My pandas DataFrame looks like this:
id | address |
---|---|
1 | [{'city': 'MURFREESBORO', 'line': ['9999 Candy Cane Island'], 'postalCode': '39999', 'state': '56'}] |
2 | [{'city': 'LIKELAND', 'line': ['11111 WS 80RD ST'], 'postalCode': '71398', 'state': '99'}] |
3 | [{'city': 'CHASS', 'line': ['36 LONDON LN'], 'postalCode': '269235', 'state': '35'}] |
How do I convert this column into multiple columns to look like this?
id | city | line | postalcode | state |
---|---|---|---|---|
1 | MURFREESBORO | 9999 Candy Cane Island | 39999 | 56 |
2 | LIKELAND | 11111 WS 80RD ST | 71398 | 99 |
3 | CHASS | 36 LONDON LN | 269235 | 35 |
I have tried multiple different ways:
df = pd.json_normalize(newdf['address'])
# AND
newdf['address'] = newdf['address'].apply(lambda x: "'" str(x) "'")

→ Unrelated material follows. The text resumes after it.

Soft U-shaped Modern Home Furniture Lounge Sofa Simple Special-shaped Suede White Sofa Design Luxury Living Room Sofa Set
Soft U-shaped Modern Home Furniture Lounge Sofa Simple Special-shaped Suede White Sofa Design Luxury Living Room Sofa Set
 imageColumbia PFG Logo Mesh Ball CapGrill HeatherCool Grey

newdf['address'] = newdf['address'].apply(str).str.replace('[', '').str.replace(']', '')
Data to construct the DataFrame:
{'id': [1, 2, 3],
'address': [[{'city': 'MURFREESBORO', 'line': ['9999 Candy Cane Island'],
'postalCode': '39999', 'state': '56'}],
[{'city': 'LIKELAND', 'line': ['11111 WS 80RD ST'],
'postalCode': '71398', 'state': '99'}],
[{'city': 'CHASS','line': ['36 LONDON LN'],
'postalCode': '269235', 'state': '35'}]]}
CodePudding user response:
You could explode
"address" column, convert it to a list and construct a DataFrame with it; then join
it back to df
:
s = df['address'].explode()
out = df.join(pd.DataFrame(s.tolist(), index=s.index).explode('line')).drop(columns='address')
Output:
id city line postalCode state
0 1 MURFREESBORO 9999 Candy Cane Island 39999 56
1 2 LIKELAND 11111 WS 80RD ST 71398 99
2 3 CHASS 36 LONDON LN 269235 35
CodePudding user response:
First change 1-element list in each element of address column into the content of this element.
Then you can invoke json_normalize on the result of step 1 and save the result in a temporary DataFrame.
Both above operations can be performed as:
wrk = pd.json_normalize(df.address.str[0])
There is one more conversion to perform, i.e. change 1-element list in each element of line column into the content of this element:
wrk.line = wrk.line.str[0]
And the last step is to join id column with wrk:
result = df[['id']].join(wrk)
The result is:
id city line postalCode state
0 1 MURFREESBORO 9999 Candy Cane Island 39999 56
1 2 LIKELAND 11111 WS 80RD ST 71398 99
2 3 CHASS 36 LONDON LN 269235 35
The leftmost column is the index, which you didn't include in your post.
To easier comprehend how the above code works, print wrk after each step of my code.